[Data for the task — start]

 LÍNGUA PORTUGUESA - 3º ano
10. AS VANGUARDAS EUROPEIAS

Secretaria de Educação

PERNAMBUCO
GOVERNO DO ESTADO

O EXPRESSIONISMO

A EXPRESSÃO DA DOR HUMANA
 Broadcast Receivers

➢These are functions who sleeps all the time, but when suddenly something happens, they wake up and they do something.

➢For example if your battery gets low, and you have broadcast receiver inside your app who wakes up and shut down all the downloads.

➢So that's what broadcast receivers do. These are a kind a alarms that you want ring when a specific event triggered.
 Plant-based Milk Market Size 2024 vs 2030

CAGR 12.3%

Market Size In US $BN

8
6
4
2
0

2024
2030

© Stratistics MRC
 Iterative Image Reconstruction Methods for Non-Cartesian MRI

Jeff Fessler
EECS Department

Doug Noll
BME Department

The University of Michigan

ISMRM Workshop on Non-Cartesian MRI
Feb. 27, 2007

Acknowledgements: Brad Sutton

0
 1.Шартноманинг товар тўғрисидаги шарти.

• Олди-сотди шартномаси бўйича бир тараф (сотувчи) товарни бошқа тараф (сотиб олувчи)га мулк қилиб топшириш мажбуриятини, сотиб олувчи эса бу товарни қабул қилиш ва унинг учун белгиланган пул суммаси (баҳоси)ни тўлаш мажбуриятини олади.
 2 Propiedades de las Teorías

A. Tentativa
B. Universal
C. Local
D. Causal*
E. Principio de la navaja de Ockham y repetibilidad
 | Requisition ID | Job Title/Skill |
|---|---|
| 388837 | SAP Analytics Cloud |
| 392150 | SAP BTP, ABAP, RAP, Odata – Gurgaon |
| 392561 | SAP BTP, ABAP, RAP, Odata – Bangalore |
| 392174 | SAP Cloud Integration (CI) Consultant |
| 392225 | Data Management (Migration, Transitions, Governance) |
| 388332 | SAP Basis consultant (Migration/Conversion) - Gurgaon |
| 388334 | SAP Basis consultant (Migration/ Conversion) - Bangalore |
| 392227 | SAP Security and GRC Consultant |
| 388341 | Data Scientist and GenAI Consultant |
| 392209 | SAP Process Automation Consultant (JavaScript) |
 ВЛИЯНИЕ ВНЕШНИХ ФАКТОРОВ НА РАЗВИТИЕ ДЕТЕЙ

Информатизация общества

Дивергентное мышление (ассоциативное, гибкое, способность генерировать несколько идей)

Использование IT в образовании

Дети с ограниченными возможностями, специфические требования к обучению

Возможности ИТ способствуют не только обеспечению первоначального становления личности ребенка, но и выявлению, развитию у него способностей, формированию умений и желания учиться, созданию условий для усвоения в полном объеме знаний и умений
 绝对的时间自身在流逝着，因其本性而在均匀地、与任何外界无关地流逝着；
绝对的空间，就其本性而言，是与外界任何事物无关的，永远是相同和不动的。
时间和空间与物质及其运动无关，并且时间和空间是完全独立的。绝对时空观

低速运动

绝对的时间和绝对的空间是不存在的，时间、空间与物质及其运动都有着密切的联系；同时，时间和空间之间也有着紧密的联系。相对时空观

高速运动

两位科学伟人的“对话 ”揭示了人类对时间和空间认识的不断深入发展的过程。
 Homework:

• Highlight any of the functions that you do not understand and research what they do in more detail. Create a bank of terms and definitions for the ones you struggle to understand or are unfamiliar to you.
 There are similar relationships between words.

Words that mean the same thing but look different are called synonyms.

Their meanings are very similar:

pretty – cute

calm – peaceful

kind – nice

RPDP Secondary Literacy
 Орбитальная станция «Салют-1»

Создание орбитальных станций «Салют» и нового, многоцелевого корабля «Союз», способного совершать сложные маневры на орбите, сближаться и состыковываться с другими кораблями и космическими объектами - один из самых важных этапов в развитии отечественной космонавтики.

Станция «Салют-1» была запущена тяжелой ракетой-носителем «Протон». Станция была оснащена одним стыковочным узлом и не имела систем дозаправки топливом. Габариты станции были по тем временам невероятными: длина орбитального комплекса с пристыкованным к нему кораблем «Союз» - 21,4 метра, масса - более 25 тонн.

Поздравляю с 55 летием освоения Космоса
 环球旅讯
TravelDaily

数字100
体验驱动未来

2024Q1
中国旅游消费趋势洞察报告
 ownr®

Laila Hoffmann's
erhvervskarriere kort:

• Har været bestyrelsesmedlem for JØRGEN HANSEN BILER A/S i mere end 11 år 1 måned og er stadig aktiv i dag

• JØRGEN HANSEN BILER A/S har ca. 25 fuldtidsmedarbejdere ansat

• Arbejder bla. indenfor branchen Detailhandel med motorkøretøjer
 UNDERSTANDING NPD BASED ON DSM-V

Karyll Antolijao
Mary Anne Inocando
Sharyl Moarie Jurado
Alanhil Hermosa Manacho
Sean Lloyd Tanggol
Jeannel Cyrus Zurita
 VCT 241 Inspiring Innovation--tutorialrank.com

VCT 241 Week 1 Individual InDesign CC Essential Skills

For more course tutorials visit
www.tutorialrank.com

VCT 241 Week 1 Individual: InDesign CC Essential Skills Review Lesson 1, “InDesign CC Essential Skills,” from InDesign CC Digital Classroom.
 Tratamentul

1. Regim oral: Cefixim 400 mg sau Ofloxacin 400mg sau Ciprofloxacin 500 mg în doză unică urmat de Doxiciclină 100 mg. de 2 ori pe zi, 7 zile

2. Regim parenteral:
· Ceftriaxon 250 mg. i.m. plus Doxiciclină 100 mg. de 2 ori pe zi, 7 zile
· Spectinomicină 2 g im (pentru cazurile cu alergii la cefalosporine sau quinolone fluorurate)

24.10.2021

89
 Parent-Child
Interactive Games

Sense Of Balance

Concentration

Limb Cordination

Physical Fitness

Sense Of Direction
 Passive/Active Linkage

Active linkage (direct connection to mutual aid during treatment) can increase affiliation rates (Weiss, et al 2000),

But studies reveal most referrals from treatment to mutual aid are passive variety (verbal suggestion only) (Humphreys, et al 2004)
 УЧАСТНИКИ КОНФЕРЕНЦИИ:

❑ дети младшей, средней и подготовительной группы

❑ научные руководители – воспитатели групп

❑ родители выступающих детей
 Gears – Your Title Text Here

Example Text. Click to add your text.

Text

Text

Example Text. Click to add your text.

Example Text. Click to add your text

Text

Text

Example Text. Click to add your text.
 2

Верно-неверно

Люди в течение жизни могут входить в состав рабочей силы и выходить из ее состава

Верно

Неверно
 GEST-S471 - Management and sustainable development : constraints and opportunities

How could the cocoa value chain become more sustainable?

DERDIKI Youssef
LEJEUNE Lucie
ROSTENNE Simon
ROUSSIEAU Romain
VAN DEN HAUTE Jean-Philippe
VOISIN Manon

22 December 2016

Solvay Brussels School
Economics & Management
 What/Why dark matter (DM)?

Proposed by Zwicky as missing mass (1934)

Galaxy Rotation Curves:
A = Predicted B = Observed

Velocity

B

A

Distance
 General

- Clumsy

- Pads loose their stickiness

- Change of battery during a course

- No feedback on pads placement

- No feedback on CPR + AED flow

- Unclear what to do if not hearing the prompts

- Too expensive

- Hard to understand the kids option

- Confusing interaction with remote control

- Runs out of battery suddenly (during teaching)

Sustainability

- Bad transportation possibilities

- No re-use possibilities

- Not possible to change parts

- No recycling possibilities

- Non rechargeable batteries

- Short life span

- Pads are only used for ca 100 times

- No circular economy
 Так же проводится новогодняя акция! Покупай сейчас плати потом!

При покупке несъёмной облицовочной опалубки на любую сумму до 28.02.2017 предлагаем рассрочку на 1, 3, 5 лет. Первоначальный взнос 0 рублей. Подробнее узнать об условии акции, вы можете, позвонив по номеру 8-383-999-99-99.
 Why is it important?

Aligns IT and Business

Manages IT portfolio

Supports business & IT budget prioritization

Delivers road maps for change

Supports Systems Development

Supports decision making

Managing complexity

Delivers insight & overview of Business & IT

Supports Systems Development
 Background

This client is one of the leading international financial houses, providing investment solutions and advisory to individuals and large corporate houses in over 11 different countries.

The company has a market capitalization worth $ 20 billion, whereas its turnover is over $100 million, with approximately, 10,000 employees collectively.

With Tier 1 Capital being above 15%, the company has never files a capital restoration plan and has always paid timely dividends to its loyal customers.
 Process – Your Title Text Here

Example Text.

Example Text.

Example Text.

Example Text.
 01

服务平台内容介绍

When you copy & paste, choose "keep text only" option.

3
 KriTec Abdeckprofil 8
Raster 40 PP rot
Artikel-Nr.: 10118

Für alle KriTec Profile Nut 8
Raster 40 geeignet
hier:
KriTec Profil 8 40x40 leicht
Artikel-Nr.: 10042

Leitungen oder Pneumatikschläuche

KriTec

[Data for the task — finish]

> _Task goal_:
Look above for every line with the word "Doxiciclină" and copy it.

> _Written answer_:
1. Regim oral: Cefixim 400 mg sau Ofloxacin 400mg sau Ciprofloxacin 500 mg în doză unică urmat de Doxiciclină 100 mg. de 2 ori pe zi, 7 zile
· Ceftriaxon 250 mg. i.m. plus Doxiciclină 100 mg. de 2 ori pe zi, 7 zile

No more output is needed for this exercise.